- RECORDS TO USE -
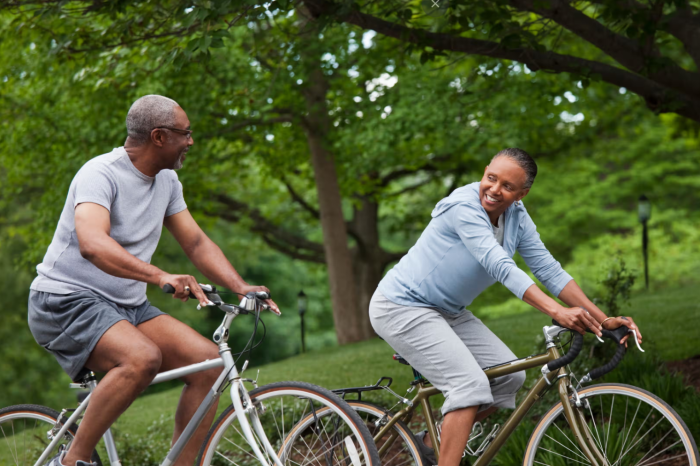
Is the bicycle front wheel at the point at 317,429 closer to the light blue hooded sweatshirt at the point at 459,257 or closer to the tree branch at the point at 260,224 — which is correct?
the light blue hooded sweatshirt at the point at 459,257

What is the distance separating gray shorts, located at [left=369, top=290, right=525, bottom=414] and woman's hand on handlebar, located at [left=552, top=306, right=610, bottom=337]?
0.49m

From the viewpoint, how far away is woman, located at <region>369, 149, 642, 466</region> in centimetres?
315

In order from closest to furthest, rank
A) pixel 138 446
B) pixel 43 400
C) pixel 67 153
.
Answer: pixel 138 446 → pixel 67 153 → pixel 43 400

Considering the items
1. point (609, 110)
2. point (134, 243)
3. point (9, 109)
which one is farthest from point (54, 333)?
point (609, 110)

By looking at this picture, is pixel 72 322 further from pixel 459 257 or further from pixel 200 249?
pixel 459 257

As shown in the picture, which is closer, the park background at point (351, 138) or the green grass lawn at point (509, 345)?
the park background at point (351, 138)

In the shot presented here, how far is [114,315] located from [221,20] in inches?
125

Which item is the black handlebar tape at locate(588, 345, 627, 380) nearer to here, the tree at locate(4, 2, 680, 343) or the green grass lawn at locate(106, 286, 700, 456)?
the green grass lawn at locate(106, 286, 700, 456)

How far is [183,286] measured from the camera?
2.75m

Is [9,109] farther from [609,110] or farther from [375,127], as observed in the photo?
[609,110]

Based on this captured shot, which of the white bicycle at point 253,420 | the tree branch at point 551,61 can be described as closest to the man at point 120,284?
the white bicycle at point 253,420

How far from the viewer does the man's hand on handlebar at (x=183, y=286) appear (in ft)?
8.97

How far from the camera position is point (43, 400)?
2542 cm

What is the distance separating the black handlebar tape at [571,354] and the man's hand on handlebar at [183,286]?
4.69 feet
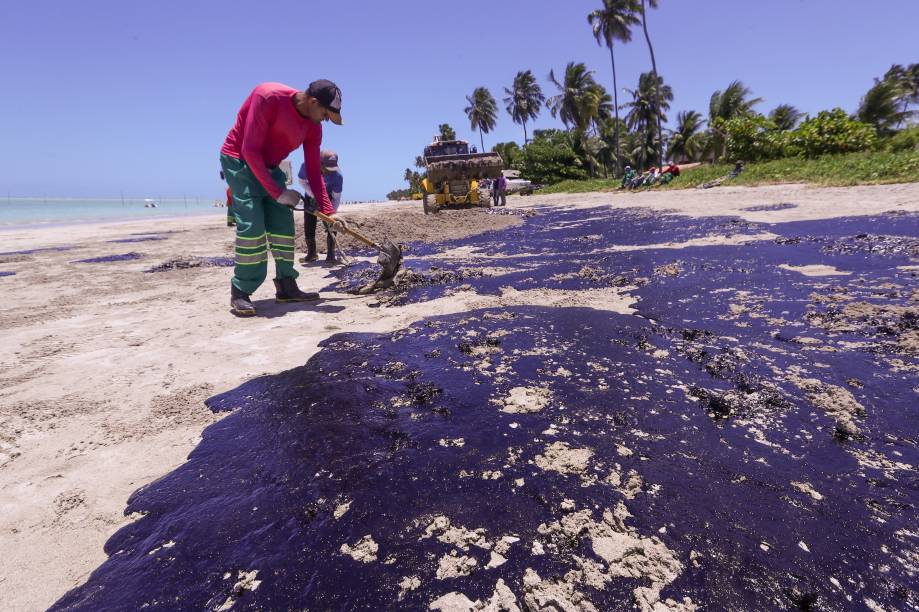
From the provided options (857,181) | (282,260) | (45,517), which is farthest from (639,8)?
(45,517)

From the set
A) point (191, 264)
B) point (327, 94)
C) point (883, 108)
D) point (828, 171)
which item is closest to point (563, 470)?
point (327, 94)

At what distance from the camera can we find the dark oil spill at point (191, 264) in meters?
6.06

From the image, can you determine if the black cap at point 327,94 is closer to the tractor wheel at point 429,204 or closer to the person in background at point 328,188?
the person in background at point 328,188

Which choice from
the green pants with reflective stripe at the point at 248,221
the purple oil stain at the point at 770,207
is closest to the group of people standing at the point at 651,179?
the purple oil stain at the point at 770,207

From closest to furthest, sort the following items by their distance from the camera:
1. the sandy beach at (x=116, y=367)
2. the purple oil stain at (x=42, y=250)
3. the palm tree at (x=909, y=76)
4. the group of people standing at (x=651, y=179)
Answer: the sandy beach at (x=116, y=367) < the purple oil stain at (x=42, y=250) < the group of people standing at (x=651, y=179) < the palm tree at (x=909, y=76)

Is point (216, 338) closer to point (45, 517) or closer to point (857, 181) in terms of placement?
point (45, 517)

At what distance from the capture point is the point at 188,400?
2098mm

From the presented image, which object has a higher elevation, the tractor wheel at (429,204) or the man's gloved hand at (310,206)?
the tractor wheel at (429,204)

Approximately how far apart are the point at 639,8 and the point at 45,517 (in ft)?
123

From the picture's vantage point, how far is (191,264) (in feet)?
20.7

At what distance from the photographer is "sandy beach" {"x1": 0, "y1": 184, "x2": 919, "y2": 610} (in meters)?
1.34

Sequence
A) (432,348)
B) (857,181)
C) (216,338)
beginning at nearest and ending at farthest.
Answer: (432,348), (216,338), (857,181)

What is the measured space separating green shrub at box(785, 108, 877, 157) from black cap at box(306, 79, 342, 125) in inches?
821

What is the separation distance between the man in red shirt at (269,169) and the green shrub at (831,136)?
20919 millimetres
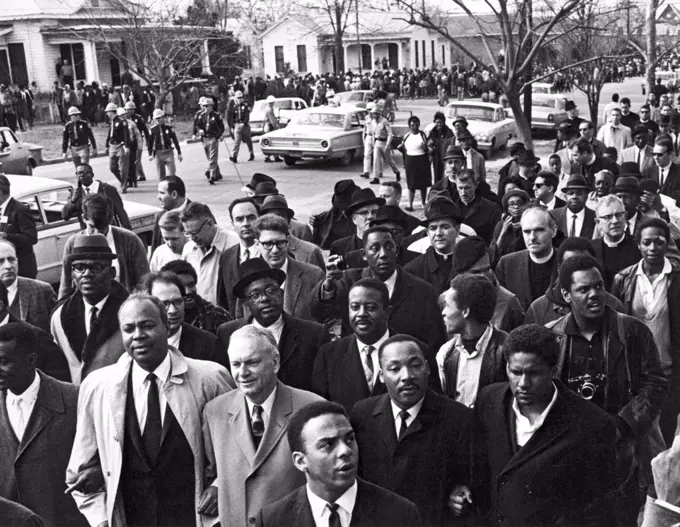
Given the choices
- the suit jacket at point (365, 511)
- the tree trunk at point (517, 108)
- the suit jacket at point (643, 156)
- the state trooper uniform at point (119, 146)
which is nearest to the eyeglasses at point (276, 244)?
the suit jacket at point (365, 511)

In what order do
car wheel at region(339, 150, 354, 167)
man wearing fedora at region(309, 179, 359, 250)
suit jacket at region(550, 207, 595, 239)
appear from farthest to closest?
car wheel at region(339, 150, 354, 167) → man wearing fedora at region(309, 179, 359, 250) → suit jacket at region(550, 207, 595, 239)

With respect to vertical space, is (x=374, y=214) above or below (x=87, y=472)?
above

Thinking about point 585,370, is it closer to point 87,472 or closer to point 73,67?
point 87,472

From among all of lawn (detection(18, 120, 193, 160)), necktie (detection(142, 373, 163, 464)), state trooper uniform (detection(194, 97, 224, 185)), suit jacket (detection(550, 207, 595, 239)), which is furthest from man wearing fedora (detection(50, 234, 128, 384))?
lawn (detection(18, 120, 193, 160))

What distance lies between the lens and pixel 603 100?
4906 centimetres

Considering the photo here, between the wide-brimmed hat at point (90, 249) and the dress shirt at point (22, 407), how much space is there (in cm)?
146

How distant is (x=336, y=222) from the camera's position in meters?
9.78

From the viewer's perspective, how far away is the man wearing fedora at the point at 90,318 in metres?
5.92

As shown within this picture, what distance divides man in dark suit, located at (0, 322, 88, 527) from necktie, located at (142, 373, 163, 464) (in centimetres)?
48

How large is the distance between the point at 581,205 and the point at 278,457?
16.7 ft

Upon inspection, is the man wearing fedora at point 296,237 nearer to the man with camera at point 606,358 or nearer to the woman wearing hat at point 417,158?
the man with camera at point 606,358

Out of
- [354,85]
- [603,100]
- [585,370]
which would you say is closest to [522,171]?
[585,370]

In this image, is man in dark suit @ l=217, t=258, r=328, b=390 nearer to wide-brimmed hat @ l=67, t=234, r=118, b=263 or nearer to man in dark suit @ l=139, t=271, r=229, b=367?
man in dark suit @ l=139, t=271, r=229, b=367

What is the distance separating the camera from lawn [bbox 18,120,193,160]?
29.9m
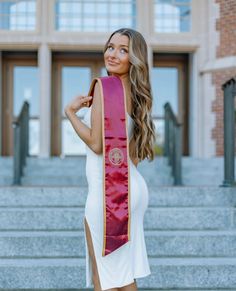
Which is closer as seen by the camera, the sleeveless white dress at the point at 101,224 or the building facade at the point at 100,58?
→ the sleeveless white dress at the point at 101,224

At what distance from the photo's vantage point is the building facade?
904cm

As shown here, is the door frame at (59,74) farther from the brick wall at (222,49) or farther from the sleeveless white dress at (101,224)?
the sleeveless white dress at (101,224)

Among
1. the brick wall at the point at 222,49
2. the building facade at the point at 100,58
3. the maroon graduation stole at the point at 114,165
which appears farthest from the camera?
the building facade at the point at 100,58

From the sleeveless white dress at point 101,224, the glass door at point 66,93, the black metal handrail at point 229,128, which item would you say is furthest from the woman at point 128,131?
the glass door at point 66,93

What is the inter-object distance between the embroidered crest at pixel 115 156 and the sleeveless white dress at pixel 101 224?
6 cm

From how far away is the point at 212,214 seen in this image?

- GOAL OF THE EXERCISE -
Can you render the data from the line that contains "At what distance from the photo's" through the end of the data as a Markdown table with the columns Row and Line, numbering each line and leaving out blank lines?

- RESULT OF THIS TASK -
| Row | Line |
|---|---|
| 1 | At what distance from the photo's vantage point is the building facade? |
| 2 | 904cm |
| 3 | As shown here, is the door frame at (59,74) farther from the brick wall at (222,49) or farther from the sleeveless white dress at (101,224)? |
| 4 | the sleeveless white dress at (101,224) |
| 5 | Among |
| 6 | 1. the brick wall at the point at 222,49 |
| 7 | 2. the building facade at the point at 100,58 |
| 8 | 3. the maroon graduation stole at the point at 114,165 |
| 9 | which appears farthest from the camera? |
| 10 | the building facade at the point at 100,58 |
| 11 | From the sleeveless white dress at point 101,224, the glass door at point 66,93, the black metal handrail at point 229,128, which item would you say is furthest from the woman at point 128,131? |
| 12 | the glass door at point 66,93 |
| 13 | What is the inter-object distance between the embroidered crest at pixel 115 156 and the sleeveless white dress at pixel 101 224? |
| 14 | 6 cm |
| 15 | From how far away is the point at 212,214 seen in this image? |